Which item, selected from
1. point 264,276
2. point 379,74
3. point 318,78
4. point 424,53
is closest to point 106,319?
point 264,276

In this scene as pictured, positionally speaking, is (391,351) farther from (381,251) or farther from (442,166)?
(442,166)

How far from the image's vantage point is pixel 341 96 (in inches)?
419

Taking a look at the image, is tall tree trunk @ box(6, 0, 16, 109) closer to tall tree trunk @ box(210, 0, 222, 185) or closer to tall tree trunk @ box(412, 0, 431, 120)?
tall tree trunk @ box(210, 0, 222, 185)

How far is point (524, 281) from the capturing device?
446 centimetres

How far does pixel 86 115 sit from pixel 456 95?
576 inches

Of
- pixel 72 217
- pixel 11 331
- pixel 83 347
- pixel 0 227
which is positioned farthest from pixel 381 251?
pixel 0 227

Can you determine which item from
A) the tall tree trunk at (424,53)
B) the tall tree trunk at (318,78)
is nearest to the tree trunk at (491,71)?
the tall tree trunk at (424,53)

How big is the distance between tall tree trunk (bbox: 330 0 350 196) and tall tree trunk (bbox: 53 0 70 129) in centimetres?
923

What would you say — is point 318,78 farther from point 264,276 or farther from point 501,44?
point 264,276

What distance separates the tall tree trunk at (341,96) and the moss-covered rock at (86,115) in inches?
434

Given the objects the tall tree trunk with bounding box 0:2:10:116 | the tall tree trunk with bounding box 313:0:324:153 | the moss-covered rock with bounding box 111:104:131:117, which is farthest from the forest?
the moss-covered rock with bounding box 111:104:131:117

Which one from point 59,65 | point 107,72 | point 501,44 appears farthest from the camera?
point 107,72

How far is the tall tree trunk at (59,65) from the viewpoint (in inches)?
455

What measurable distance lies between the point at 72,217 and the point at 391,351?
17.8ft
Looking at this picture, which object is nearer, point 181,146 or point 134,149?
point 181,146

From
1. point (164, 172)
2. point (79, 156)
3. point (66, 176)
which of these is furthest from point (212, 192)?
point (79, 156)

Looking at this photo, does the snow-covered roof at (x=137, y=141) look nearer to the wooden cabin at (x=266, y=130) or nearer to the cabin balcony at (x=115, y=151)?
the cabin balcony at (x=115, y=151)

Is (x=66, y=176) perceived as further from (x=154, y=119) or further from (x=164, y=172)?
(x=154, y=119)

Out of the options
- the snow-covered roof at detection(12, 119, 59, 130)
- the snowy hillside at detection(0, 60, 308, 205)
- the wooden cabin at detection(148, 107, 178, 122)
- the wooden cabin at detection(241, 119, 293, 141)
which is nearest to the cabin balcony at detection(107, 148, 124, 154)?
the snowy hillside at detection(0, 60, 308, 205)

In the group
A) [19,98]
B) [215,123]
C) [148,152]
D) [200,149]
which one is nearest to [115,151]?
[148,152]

GIVEN INSTRUCTION
Copy every entry above word for word, including each one's answer.

EXERCISE RESULT
Which item, selected from
1. point 264,276
2. point 379,74
3. point 318,78
4. point 424,53
is closest to point 106,319?
point 264,276

In this scene as pictured, positionally speaking, is (391,351) farther from (381,251) or farther from (442,166)?
(442,166)

How far from the image's vantage point is pixel 341 96 (in inches)?
419

Taking a look at the image, is tall tree trunk @ box(6, 0, 16, 109) closer to tall tree trunk @ box(210, 0, 222, 185) or closer to tall tree trunk @ box(412, 0, 431, 120)?
tall tree trunk @ box(210, 0, 222, 185)

How far is point (524, 281) from the capturing device?
446 centimetres

How far does pixel 86 115 sit from pixel 456 95?
576 inches

Of
- pixel 72 217
- pixel 11 331
- pixel 83 347
- pixel 0 227
which is positioned farthest from pixel 381 251?
pixel 0 227

Can you determine which item from
A) the tall tree trunk at (424,53)
B) the tall tree trunk at (318,78)
is nearest to the tree trunk at (491,71)?
the tall tree trunk at (424,53)

How big is the distance between tall tree trunk (bbox: 330 0 350 196) and tall tree trunk (bbox: 53 0 70 129) in centimetres?
923

What would you say — is point 318,78 farther from point 264,276 or farther from point 501,44?
point 264,276

What distance separates the tall tree trunk at (341,96) and the moss-covered rock at (86,115) in inches?
434

Given the objects the tall tree trunk with bounding box 0:2:10:116 | the tall tree trunk with bounding box 313:0:324:153 | the moss-covered rock with bounding box 111:104:131:117, which is farthest from the forest?
the moss-covered rock with bounding box 111:104:131:117

Which one from point 59,65 | point 107,72 | point 501,44 appears farthest from the camera?
point 107,72

How far is the tall tree trunk at (59,65) from the viewpoint (in inches)?
455

What measurable distance lies between the point at 72,217 and the point at 391,351?
17.8ft
Looking at this picture, which object is nearer, point 181,146 or point 134,149?
point 181,146

From
1. point (164, 172)
2. point (79, 156)
3. point (66, 176)
which of these is furthest from point (212, 192)?
point (79, 156)

Looking at this photo, does the snow-covered roof at (x=137, y=141) look nearer to the wooden cabin at (x=266, y=130) or nearer to the cabin balcony at (x=115, y=151)?
the cabin balcony at (x=115, y=151)

Is (x=66, y=176) perceived as further from (x=154, y=119) or further from (x=164, y=172)?
(x=154, y=119)

Out of the options
- the snow-covered roof at detection(12, 119, 59, 130)
- the snowy hillside at detection(0, 60, 308, 205)
- the wooden cabin at detection(148, 107, 178, 122)
- the wooden cabin at detection(241, 119, 293, 141)
which is nearest to the cabin balcony at detection(107, 148, 124, 154)?
the snowy hillside at detection(0, 60, 308, 205)

In the group
A) [19,98]
B) [215,123]
C) [148,152]
D) [200,149]
which one is nearest to [115,151]?
[148,152]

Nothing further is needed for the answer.